● **Atividades**:
[A] Segundo o texto sobre o retrato de Ginevra, de que árvore deriva o nome próprio Ginevra?
[B] Dê continuidade ao texto sobre o retrato de Ginevra, começando logo após a última frase.

● **Trecho selecionado**:
Do pequeno e ao mesmo tempo magnífico detalhe pintado por Leonardo da Vinci se apreende o todo: a moça é triste.
É triste nos lábios, é triste nos olhos imóveis e no olhar distante, é triste no movimento de alma que se pode ler com facilidade e que faz acordo com a paisagem outonal ao fundo. Declínio da luz, que lança seus derradeiros reflexos no dourado dos cabelos, nas folhagens.
Chama-se Ginevra e é jovem e melancólica exatamente como outra Ginevra de quem já falei. O ginepro-junípero, a árvore da família dos ciprestes de onde deriva o nome próprio (Ginevra-Genebra), cria uma cortina escura que emoldura a figura e a destaca com precisão.





Leonardo parece ter tentado o gênero do retrato pela primeira vez nesta obra, provavelmente ainda nos últimos anos de sua passagem pelo ateliê de Verrocchio em Florença. Portanto, cerca de trinta anos antes da realização de sua obra-prima, a Monalisa. Experimentava a técnica, buscava a verdade da percepção visual. Até os dedos ele usou aqui para espalhar e esfumar a tinta a óleo. Se o efeito geral da interpretação da figura é algo gélido, escultural, o detalhe da textura e da expressão dos lábios mostra o quanto Leonardo ia no caminho certo.

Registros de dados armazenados
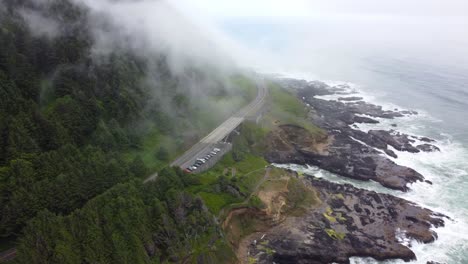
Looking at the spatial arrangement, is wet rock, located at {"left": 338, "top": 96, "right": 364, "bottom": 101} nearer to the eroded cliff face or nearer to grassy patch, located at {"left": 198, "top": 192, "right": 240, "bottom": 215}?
the eroded cliff face

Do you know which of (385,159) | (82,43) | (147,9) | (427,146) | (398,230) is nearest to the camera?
(398,230)

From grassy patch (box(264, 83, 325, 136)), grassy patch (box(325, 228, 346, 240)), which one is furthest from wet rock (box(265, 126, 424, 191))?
grassy patch (box(325, 228, 346, 240))

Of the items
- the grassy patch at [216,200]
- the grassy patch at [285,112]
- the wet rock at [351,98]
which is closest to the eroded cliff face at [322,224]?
the grassy patch at [216,200]

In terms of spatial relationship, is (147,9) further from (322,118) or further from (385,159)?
(385,159)

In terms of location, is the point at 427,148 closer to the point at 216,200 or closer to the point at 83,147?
the point at 216,200

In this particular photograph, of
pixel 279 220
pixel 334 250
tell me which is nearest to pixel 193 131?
pixel 279 220

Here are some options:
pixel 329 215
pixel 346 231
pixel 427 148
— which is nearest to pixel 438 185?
pixel 427 148
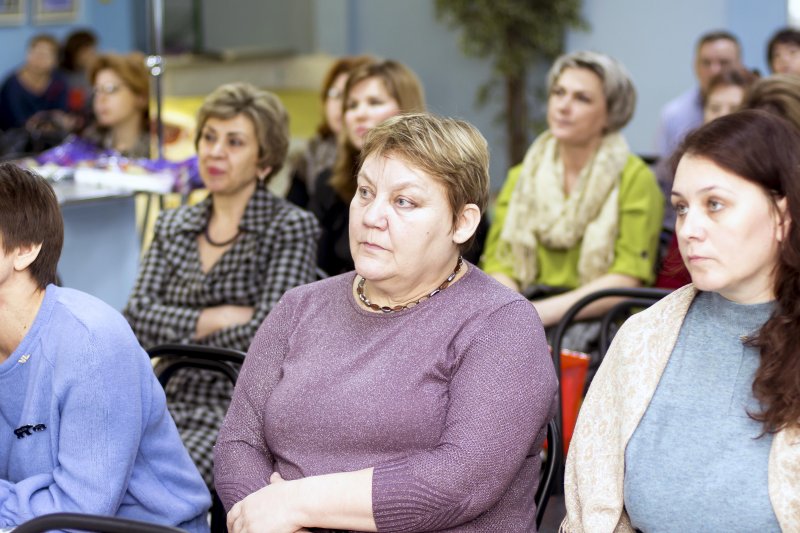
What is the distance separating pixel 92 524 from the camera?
1.47 m

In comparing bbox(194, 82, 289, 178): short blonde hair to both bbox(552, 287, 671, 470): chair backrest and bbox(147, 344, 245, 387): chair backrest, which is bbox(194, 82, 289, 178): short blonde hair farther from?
bbox(552, 287, 671, 470): chair backrest

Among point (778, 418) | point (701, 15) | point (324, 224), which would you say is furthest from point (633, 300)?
point (701, 15)

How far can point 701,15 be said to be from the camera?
7117 mm

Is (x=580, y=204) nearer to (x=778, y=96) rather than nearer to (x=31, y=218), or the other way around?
(x=778, y=96)

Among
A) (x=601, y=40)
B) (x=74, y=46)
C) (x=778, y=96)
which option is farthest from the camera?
(x=601, y=40)

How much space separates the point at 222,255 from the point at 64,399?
3.96ft

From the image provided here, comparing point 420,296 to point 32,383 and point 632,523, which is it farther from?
point 32,383

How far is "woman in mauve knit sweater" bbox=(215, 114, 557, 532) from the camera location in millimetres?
1830

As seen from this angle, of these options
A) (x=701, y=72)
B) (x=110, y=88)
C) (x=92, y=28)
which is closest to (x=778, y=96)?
(x=701, y=72)

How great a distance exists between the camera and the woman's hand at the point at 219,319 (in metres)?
2.92

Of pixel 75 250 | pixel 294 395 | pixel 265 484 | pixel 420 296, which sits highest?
pixel 420 296

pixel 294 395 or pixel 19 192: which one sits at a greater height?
pixel 19 192

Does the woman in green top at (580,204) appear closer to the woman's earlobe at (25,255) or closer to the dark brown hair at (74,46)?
the woman's earlobe at (25,255)

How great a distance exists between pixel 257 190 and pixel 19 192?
4.06 ft
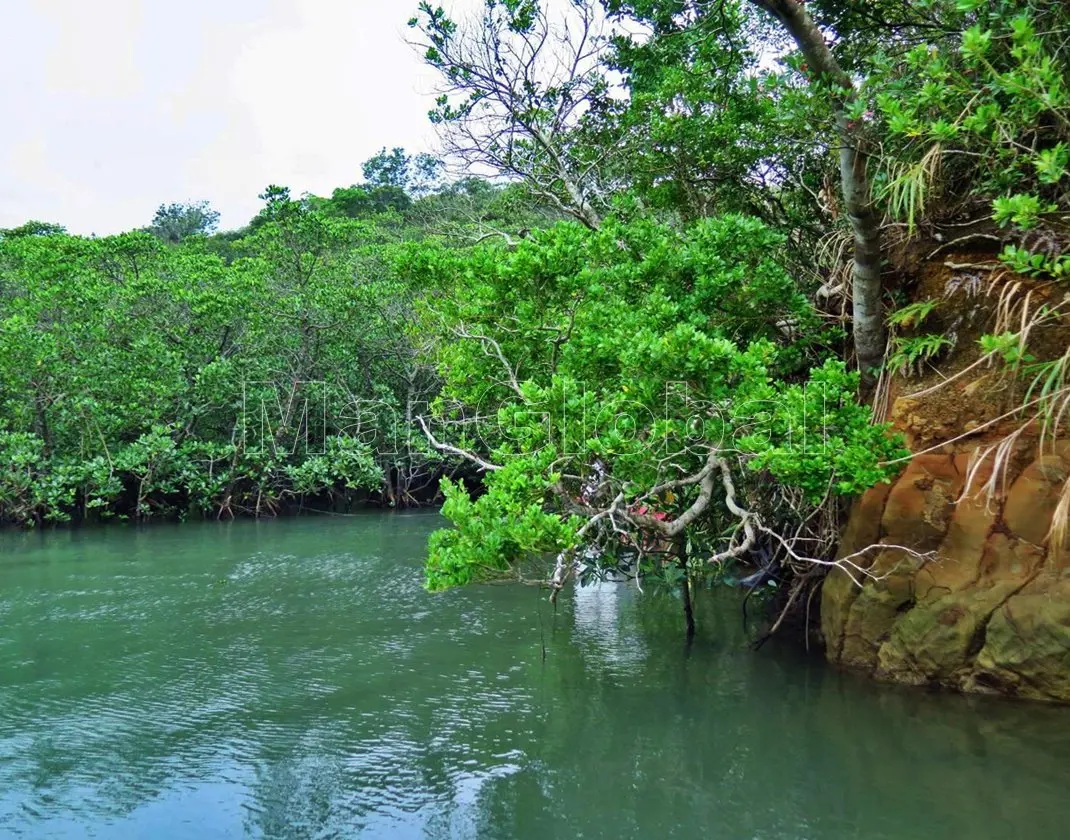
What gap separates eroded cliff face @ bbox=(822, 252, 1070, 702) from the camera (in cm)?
556

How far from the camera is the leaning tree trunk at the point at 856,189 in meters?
5.30

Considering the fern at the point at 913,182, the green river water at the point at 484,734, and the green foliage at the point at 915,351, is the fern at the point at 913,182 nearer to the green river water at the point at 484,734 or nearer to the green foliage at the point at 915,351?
the green foliage at the point at 915,351

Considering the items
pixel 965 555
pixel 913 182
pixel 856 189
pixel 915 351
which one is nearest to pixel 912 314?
pixel 915 351

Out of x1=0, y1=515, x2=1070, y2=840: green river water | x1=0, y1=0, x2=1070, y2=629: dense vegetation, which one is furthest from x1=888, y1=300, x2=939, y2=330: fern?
x1=0, y1=515, x2=1070, y2=840: green river water

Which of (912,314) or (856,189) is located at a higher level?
(856,189)

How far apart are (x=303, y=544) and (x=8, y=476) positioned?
504 centimetres

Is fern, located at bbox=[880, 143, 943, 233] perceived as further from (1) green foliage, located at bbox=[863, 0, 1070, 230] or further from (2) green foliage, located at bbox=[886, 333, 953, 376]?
(2) green foliage, located at bbox=[886, 333, 953, 376]

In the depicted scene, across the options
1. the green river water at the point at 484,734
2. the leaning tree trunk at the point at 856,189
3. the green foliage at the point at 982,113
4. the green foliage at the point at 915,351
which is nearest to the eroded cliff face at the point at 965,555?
the green foliage at the point at 915,351

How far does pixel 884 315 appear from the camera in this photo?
677 cm

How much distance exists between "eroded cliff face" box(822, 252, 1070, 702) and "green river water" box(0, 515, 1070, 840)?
0.25 m

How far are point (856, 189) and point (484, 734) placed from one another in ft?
13.7

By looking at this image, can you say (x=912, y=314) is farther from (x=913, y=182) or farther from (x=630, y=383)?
(x=630, y=383)

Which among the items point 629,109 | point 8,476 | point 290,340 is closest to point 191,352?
point 290,340

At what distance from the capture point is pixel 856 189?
232 inches
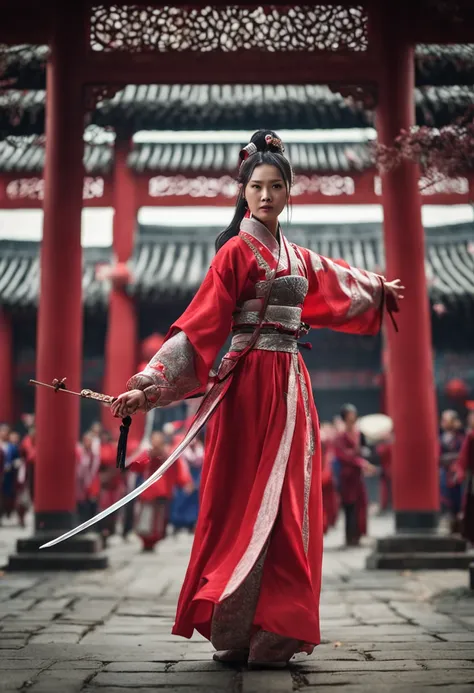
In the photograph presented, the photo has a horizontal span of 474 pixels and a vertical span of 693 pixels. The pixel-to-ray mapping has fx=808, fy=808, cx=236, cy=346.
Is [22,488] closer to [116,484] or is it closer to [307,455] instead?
[116,484]

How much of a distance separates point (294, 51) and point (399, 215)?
5.53 ft

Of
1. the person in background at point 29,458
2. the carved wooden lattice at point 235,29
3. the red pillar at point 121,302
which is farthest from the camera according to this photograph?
the red pillar at point 121,302

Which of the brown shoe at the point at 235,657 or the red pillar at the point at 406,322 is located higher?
the red pillar at the point at 406,322

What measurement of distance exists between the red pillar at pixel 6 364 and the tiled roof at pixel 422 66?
773cm

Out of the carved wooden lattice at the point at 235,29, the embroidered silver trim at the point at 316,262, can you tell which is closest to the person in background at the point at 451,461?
the carved wooden lattice at the point at 235,29

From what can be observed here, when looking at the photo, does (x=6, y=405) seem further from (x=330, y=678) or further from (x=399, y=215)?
(x=330, y=678)

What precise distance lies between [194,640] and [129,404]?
1360mm

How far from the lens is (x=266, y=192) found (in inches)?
127

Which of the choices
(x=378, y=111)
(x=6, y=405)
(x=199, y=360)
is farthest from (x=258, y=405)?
(x=6, y=405)

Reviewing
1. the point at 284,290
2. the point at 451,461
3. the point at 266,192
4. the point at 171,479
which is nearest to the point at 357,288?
the point at 284,290

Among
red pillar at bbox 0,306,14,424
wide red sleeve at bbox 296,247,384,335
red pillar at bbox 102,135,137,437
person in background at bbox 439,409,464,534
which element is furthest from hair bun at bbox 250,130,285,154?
red pillar at bbox 0,306,14,424

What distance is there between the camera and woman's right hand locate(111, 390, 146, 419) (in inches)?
110

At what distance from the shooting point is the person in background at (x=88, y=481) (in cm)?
1109

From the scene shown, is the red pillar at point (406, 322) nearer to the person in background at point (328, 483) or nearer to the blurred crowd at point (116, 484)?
the blurred crowd at point (116, 484)
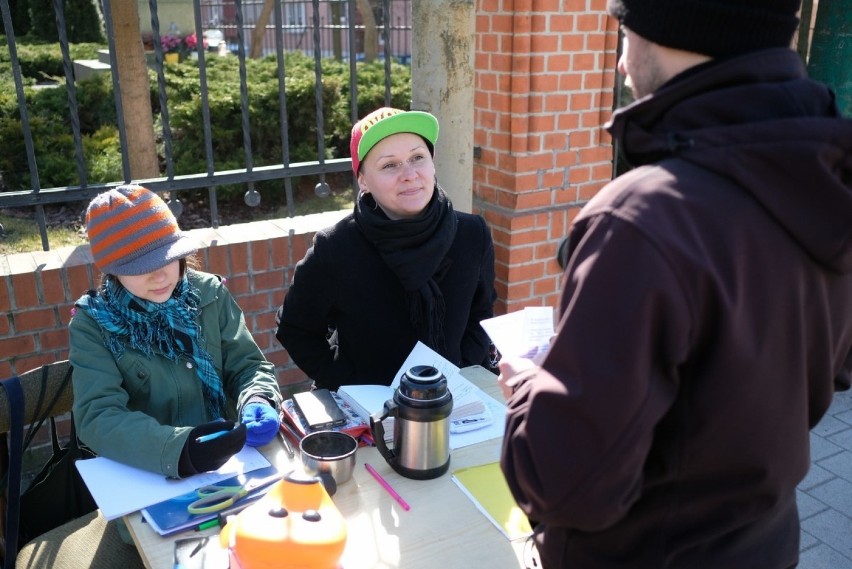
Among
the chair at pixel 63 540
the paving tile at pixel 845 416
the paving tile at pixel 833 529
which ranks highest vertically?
the chair at pixel 63 540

● **Gabarito**:
[A] Do ginepro-junípero, árvore da família dos ciprestes.

[B]
Esta pintura talvez tenha sido encomendada como um retrato nupcial para o casamento de Ginevra de' Benci - realizado aos dezessete anos -, ou talvez esteja ligada ao amor platônico que a jovem deixara no círculo dos Medici, Bernardo Bembo. A leitura e interpretação da imagem pintada no reverso do painel sugere que o retrato deve ter sido encomendado em âmbito mediciano:

Um ramo de loureiro à esquerda (emblema de Lorenzo de' Medici), um ramo de palma à direita (simbolizando a virtude e a castidade), ambos entrelaçados no alto contra um fundo de falso pórfiro (a pedra vermelha, de significado nobre, predileta de imperadores), ambos formando um arco que protege um pequeno galho de junípero (a própria Ginevra). Arrematando o conjunto, a inscrição VIRTVTEM FORMA DECORAT - a virtude adorna a beleza, um moto que remete ao de Bembo VIRTVS ET HONOR.
Disso se infere o significado da imagem triste. Sob a proteção de Lorenzo, um amor vingou, mas não pôde florescer. Ela se casa com outro, ele retorna a Veneza.


(A palavra 'endecha' aprendi com a Adélia Prado.
O recorte dos lábios de Ginevra me remetem a essa palavra, por sua concentração de beleza e tristeza.
Endecha: composição poética sobre assunto melancólico; canção triste, de tom lamentoso e sentimental)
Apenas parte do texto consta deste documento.